The overall goal of this project is to develop flexible topological methods which will allow the analysis of data which is difficult to analyze using classical linear methods. Data obtained by sampling from highly curved manifolds or singular algebraic varieties in Euclidean space are typical examples where our methods will be useful. We intend to develop and refine two pieces of software which have been written by members of our research group, ISOMAP (Tenenbaum) and PLEX (de Silva-Carlsson). ISOMAP is a tool for dimension reduction and parameterization of high dimensional data sets, and PLEX is a homology computing tool which we will use in locating and analyzing singular points in data sets, as well as estimating dimension in situations where standard methods do not work well.
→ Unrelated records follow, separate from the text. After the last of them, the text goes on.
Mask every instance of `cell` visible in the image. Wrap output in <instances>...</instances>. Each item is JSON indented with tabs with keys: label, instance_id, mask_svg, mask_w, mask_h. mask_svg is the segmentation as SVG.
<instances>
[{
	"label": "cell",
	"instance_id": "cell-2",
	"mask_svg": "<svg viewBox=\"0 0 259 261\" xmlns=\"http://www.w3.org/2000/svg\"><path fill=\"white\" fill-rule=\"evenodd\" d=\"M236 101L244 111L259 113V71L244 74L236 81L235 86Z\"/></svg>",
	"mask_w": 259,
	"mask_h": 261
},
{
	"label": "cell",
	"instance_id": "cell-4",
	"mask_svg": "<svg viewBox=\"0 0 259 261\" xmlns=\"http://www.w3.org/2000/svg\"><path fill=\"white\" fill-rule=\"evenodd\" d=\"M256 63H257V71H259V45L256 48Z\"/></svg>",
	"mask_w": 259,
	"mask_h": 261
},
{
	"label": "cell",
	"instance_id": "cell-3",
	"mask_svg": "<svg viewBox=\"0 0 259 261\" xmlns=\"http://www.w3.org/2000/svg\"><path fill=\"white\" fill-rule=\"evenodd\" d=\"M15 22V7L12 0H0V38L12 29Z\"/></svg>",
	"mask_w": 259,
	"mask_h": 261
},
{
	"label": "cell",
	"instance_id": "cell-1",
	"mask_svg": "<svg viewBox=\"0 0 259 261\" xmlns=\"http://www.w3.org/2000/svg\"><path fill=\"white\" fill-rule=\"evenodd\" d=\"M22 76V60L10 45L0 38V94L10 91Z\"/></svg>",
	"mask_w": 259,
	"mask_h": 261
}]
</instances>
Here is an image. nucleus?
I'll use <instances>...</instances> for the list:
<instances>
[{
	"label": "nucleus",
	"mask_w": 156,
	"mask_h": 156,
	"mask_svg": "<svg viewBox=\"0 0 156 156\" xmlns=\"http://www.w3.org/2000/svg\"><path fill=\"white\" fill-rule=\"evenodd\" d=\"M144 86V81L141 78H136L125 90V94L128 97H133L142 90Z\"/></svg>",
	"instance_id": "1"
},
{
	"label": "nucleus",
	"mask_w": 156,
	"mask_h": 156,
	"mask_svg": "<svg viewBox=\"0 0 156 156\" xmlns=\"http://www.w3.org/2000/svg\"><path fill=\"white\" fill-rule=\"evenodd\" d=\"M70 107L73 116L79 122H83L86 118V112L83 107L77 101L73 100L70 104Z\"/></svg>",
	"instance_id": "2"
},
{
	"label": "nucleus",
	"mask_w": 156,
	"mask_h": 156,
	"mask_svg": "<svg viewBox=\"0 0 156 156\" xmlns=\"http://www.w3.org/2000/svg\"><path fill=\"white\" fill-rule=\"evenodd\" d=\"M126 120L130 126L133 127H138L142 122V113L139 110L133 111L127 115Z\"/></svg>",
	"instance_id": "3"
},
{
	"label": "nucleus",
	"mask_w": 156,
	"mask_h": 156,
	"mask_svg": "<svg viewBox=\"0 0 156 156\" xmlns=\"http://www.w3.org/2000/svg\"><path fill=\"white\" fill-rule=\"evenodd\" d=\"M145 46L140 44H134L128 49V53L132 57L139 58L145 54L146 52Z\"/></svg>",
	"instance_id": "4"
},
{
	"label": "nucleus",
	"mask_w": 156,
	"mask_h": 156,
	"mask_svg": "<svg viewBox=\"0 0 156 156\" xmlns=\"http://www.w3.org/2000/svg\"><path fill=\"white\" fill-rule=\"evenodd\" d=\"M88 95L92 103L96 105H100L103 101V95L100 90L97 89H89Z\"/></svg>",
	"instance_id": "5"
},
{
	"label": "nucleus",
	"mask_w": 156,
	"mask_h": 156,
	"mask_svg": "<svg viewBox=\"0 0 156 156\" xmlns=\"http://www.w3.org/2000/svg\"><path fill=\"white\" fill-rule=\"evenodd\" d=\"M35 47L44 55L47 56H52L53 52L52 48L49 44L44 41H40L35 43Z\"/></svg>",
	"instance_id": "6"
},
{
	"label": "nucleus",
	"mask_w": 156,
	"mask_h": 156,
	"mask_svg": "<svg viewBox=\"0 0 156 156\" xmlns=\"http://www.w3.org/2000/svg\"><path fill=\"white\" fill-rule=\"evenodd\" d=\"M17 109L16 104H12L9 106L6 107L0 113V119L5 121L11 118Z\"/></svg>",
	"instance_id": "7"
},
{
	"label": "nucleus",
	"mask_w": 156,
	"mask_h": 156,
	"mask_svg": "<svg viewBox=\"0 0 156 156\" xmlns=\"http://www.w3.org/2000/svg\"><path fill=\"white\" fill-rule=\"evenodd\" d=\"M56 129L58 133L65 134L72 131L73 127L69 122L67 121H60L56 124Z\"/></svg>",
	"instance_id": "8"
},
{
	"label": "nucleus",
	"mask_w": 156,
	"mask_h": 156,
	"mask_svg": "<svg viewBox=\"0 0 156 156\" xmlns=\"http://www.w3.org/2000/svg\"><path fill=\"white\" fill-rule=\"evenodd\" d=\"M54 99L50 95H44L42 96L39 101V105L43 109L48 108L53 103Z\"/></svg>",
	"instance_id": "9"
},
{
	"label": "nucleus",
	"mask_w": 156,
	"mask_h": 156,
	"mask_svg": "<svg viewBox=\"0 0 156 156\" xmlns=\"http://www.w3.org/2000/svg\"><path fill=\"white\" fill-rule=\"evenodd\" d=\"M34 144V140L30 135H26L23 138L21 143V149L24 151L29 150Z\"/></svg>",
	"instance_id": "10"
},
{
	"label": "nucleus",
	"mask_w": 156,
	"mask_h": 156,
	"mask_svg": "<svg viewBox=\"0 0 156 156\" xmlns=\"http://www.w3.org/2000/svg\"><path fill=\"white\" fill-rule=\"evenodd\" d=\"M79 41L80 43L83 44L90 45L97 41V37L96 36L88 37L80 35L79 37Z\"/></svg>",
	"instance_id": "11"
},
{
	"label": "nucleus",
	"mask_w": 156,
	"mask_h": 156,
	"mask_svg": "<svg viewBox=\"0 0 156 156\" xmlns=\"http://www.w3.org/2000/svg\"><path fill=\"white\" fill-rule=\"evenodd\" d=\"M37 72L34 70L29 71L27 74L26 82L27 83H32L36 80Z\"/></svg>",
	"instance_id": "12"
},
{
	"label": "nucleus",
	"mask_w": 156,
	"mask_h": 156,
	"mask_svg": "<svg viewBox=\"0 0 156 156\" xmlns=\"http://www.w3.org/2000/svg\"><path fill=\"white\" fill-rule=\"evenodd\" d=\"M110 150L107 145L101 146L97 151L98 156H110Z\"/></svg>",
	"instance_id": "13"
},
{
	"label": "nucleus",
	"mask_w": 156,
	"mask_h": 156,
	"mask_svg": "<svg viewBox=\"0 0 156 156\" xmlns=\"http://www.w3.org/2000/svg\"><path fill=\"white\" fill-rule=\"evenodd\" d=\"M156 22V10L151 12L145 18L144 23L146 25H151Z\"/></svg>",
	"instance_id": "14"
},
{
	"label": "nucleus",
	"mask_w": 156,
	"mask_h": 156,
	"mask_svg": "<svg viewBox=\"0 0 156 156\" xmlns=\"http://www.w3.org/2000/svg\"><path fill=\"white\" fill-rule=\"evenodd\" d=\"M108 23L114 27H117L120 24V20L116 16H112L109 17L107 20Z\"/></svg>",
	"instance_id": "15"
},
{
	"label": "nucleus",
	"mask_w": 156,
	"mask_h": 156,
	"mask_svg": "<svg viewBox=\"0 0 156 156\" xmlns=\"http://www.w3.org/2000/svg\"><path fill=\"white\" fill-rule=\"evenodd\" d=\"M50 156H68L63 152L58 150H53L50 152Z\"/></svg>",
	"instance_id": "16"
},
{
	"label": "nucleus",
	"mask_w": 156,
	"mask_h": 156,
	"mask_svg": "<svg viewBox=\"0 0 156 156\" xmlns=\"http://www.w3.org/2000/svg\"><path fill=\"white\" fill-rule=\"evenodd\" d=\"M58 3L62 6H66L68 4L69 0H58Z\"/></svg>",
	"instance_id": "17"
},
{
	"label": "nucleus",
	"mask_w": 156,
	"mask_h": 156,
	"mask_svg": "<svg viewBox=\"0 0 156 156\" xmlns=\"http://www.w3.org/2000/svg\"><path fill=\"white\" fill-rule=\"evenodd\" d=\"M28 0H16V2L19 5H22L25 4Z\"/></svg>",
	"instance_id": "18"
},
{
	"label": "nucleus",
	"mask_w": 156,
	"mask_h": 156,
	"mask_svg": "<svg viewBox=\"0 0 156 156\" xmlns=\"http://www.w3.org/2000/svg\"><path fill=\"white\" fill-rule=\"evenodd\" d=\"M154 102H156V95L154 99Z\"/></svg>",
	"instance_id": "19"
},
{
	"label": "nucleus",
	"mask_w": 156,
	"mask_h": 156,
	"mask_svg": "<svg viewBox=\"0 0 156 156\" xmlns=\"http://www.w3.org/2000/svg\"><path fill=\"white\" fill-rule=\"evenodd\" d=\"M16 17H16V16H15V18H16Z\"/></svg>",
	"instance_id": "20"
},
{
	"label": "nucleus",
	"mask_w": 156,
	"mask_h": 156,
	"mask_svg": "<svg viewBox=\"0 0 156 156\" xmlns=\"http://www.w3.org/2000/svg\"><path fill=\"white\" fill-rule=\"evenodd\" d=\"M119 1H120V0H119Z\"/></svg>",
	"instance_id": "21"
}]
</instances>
We plan to extend the range of applicability of both tools, in the case of ISOMAP by studying embeddings into spaces with non-Euclidean metrics, and in the case of PLEX by building in the Mayer-Vietoris spectral sequence as a tool. Both ISOMAP and PLEX will be adapted for parallel computing. We will also begin the theoretical study of statistical questions relating to topology. For instance, we will initiate the study of higher dimensional homology of subsets sampled from Euclidean space under various sampling hypotheses. The key object of study will be the family of Cech complexes constructed using the distance function in Euclidean space together with a randomly chosen finite set of points in Euclidean space.

The goal of this project is to develop tools for understanding data sets which are not easy to understand using standard methods. This kind of data might include singular points, or might be strongly curved. The data is also high dimensional, in the sense that each data point has many coordinates. For instance, we might have a data set whose points each of which is an image, which has one coordinate for each pixel. Many standard tools rely on linear approximations, which do not work well in strongly curved or singular problems. The kind of tools we have in mind are in part topological, in the sense that they measure more qualitative properties of the spaces involved, such as connectedness, or the number of holes in a space, and so on. This group of methods has the capability of recognizing the number of parameters required to describe a space, without actually parameterizing it. These methods also have the capability of recognizing singular points (like points where two non-parallel planes or non-parallel lines intersect), without actually having to construct coordinates on the space. We will also be further developing and refining methods we have already constructed which can actually find good parameterizations for many high dimensional data sets. Both projects will involve the adaptation for the computer of many methods which have heretofore been used in by-hand calculations for solving theoretical problems. We will also initiate the theoretical development of topological tools in a setting which includes errors and sampling.

Are you still using “classical linear methods” to analyze your data sets?

Could be the right choice but it may be your only choice if you never consider the alternatives.